A poucos quilómetros de Évora, num dos mais belos recantos do Alentejo, ergue-se o Cromeleque dos Almendres — um dos mais antigos e impressionantes monumentos megalíticos da Europa. Mais antigo do que Stonehenge, mais misterioso do que qualquer manual de arqueologia consiga explicar. E, no entanto, inacessível.
Sim, inacessível. Porque a estrada que leva até ele é de terra batida, esburacada, lamacenta no inverno e traiçoeira no verão. Porque a Câmara Municipal de Évora, apesar de ter anunciado com pompa e circunstância a sua “reabertura” em setembro de 2024, nunca cuidou de garantir o mais básico: que se possa lá chegar.
O acesso ao monumento faz-se por terrenos privados, mas está formalmente assegurado através de um protocolo entre os proprietários e a autarquia. Ou seja, a responsabilidade da sua manutenção recai sobre o município. Mas o que se encontra no terreno é um caminho sem condições: buracos profundos, ravinas abertas pela erosão e lamaçais contínuos sempre que chove.
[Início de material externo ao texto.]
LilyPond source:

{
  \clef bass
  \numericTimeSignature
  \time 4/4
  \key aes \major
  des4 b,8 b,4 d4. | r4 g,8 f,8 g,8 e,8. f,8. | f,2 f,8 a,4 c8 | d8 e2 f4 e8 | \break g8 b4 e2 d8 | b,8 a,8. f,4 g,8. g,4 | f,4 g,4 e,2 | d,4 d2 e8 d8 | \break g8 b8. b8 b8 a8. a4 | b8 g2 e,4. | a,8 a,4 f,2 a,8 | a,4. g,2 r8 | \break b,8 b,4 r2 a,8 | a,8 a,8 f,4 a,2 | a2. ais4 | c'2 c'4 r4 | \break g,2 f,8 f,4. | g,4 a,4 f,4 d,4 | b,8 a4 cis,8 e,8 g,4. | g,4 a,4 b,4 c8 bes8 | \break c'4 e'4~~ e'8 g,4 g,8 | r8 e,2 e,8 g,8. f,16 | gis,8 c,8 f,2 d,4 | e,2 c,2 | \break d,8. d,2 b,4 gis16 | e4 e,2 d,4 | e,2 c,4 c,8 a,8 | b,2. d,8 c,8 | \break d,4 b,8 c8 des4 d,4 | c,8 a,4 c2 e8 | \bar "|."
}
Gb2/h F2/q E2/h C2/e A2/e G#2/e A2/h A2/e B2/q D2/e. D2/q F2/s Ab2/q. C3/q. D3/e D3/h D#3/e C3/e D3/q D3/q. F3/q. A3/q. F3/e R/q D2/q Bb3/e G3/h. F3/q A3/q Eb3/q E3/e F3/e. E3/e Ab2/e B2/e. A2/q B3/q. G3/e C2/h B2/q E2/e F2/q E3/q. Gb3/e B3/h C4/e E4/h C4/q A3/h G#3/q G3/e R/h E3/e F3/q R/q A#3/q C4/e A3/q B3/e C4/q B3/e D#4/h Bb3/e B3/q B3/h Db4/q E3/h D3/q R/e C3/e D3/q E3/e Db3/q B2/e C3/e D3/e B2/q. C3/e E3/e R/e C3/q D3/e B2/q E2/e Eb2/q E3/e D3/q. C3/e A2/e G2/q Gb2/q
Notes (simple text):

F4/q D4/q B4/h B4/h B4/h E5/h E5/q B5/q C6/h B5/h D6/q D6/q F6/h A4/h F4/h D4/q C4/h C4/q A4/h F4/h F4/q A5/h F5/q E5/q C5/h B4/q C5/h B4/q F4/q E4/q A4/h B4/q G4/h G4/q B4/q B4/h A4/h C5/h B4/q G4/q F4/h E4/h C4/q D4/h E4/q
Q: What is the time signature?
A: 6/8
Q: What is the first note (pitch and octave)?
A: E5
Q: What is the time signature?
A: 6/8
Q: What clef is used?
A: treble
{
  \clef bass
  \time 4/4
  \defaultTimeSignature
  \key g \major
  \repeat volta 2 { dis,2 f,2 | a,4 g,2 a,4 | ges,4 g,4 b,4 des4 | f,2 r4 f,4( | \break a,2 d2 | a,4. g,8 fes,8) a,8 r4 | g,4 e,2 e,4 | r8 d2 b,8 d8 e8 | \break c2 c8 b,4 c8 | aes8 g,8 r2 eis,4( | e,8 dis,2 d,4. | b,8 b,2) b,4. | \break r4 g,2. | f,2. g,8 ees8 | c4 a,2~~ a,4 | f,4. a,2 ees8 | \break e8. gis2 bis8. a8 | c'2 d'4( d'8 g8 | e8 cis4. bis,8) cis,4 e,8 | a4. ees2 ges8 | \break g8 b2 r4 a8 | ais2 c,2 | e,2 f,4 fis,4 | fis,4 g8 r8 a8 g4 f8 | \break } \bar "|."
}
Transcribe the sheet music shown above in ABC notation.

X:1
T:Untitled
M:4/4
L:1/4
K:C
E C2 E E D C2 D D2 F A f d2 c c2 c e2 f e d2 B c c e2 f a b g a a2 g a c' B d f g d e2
Em setembro do ano passado, num gesto de celebração pública, a autarquia anunciou a reabertura do Cromeleque dos Almendres com entusiasmo. Foi apresentada a redescoberta de um novo menir, organizaram-se visitas com técnicos e meios de comunicação social, e criou-se a ideia de que o monumento estaria novamente plenamente acessível. No entanto, as primeiras chuvas de outono bastaram para revelar que nada tinha sido feito quanto ao acesso.
As empresas de turismo megalítico suspenderam as visitas ao local, por razões de segurança, e muitos turistas acabaram com os veículos atolados no meio do campo.
Investigadores, alunos e visitantes ficaram impedidos de chegar ao monumento. As visitas escolares, previamente planeadas, foram canceladas. E, ao contrário do que se fazia crer, a estrada continuava exatamente como antes — ou pior.
E tudo isto é tanto mais grave quanto mais se conhece a importância do Cromeleque dos Almendres. Trata-se de um recinto com cerca de cem monólitos dispostos em alinhamentos que sugerem uma função astronómica, ritual e simbólica. Um espaço sagrado de observação do solstício e do equinócio, com inscrições de arte rupestre, usado durante milénios por comunidades humanas que aqui deixaram um dos mais antigos testemunhos da arquitetura sagrada da humanidade.
Não se trata, pois, de um capricho turístico. Trata-se de um monumento fundamental para a compreensão da pré-história europeia, e de um bem cultural classificado, que merece respeito, dignidade e acesso. O mínimo exigível seria uma estrada praticável durante todo o ano, com sinalização adequada e eventualmente um serviço de transporte alternativo em dias de maior pluviosidade.
O que está em causa não é apenas uma omissão técnica. É uma escolha: a de anunciar antes de cumprir, a de celebrar antes de preparar, a de inaugurar antes de garantir condições. E o resultado é este: um monumento “reaberto” apenas nos comunicados, mas inacessível na realidade.
A defesa do património não se faz apenas com eventos, painéis informativos ou fotografias de inauguração. Faz-se com caminhos transitáveis, com respeito pelos visitantes, com responsabilidade para com os investigadores e com a noção de que o passado é um dever — e não apenas um pretexto para discursos.
O Cromeleque dos Almendres merece ser visitado, compreendido e cuidado. E nós, enquanto comunidade, temos o dever de garantir que não fica esquecido atrás de um lamaçal.